Step 2: Read the benchmarks for your use case
Once you have identified your primary category, here is how the three major shipping models compare:
Agentic coding: Claude Opus 4.8 scores 69.2% on SWE-bench Pro — 10.6 points ahead of GPT-5.5 (58.6%) and 15 points ahead of Gemini 3.1 Pro (54.2%). On SWE-bench Verified, all three models are within 8 points, with GPT-5.5 at 88.7%, Opus 4.8 at 88.6%, and Gemini 3.1 Pro at 80.6%. For hard, production-grade coding tasks, Opus 4.8 is the strongest shipping model. See the best LLM for coding for more detail.
Terminal automation: GPT-5.5 leads at 78.2% on Terminal-Bench 2.1, ahead of Opus 4.8 (74.6%) and Gemini 3.1 Pro (70.3%). For shell-heavy automation and CLI pipelines, GPT-5.5 is the best choice among shipping models.
Tool use and API orchestration: Opus 4.8 leads MCP-Atlas at 82.2%, followed by Gemini 3.1 Pro (78.2%) and GPT-5.5 (75.3%). For agentic systems that chain together external services, Opus 4.8 is the strongest option.
Long-context retrieval: GPT-5.5 leads AA-LCR at 74.3%, 6.6 points ahead of Opus 4.8 (67.7%). Gemini 3.1 Pro is not reported on this benchmark. For large-document search and retrieval, GPT-5.5 has a clear architecture advantage.
Reasoning and knowledge: All three models cluster between 93.6–94.3% on GPQA Diamond — this benchmark no longer discriminates at the top. On Humanity's Last Exam, Opus 4.8 leads at 57.9% (with tools), followed by GPT-5.5 at 52.2% and Gemini 3.1 Pro at 51.4%. Read the best LLM for reasoning for a complete analysis.
Step 3: Watch out for benchmark limitations
Benchmarks are useful but imperfect. Three specific pitfalls to keep in mind:
- Saturation: SWE-bench Verified is approaching saturation at 88%+ for the top models. Use SWE-bench Pro to see real differences. Similarly, GPQA Diamond no longer separates Opus 4.8 and GPT-5.5.
- Contamination risk: Models may have seen benchmark test sets during training. Newer, harder benchmarks like SWE-bench Pro and Humanity's Last Exam are less likely to be contaminated. For more, see the post on benchmark contamination.

§ **Material provided**:
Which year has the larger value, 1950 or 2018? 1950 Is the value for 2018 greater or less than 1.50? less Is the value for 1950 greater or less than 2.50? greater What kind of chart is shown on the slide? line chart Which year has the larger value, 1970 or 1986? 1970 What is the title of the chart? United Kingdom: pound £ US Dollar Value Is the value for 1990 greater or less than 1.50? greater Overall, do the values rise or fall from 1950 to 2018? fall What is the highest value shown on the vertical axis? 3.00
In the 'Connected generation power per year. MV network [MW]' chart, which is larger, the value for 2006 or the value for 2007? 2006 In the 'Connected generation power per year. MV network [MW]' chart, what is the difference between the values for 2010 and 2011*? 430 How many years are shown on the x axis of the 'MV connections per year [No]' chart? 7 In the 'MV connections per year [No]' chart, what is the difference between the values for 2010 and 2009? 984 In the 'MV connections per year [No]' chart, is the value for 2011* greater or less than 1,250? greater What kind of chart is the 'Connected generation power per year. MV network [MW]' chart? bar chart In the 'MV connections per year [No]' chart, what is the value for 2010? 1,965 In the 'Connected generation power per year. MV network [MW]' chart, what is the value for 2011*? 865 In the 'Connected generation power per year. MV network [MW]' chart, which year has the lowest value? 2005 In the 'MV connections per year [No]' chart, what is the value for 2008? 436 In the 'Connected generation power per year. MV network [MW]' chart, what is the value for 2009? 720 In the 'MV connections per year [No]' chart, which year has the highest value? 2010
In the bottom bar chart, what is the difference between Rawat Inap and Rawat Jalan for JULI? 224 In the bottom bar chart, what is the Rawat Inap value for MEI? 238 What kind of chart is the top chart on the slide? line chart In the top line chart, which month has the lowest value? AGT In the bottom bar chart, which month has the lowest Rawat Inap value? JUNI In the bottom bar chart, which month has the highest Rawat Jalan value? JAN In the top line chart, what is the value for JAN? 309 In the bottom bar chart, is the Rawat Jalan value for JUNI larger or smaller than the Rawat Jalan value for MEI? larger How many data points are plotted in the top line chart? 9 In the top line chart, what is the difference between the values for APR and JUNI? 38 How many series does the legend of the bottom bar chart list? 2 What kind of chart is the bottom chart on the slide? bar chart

§ **Required work**:
1 - In the benchmark comparison text, which model leads Terminal-Bench 2.1, and with what score?
2 - In the benchmark comparison text, rewrite the stretch from "Reasoning and knowledge: All" through "on benchmark contamination.", renaming "pitfalls" as "traps".

§ **Answer list**:
1 - GPT-5.5 leads, at 78.2%.

2 -
Reasoning and knowledge: All three models cluster between 93.6–94.3% on GPQA Diamond — this benchmark no longer discriminates at the top. On Humanity's Last Exam, Opus 4.8 leads at 57.9% (with tools), followed by GPT-5.5 at 52.2% and Gemini 3.1 Pro at 51.4%. Read the best LLM for reasoning for a complete analysis.
Step 3: Watch out for benchmark limitations
Benchmarks are useful but imperfect. Three specific traps to keep in mind:
- Saturation: SWE-bench Verified is approaching saturation at 88%+ for the top models. Use SWE-bench Pro to see real differences. Similarly, GPQA Diamond no longer separates Opus 4.8 and GPT-5.5.
- Contamination risk: Models may have seen benchmark test sets during training. Newer, harder benchmarks like SWE-bench Pro and Humanity's Last Exam are less likely to be contaminated. For more, see the post on benchmark contamination.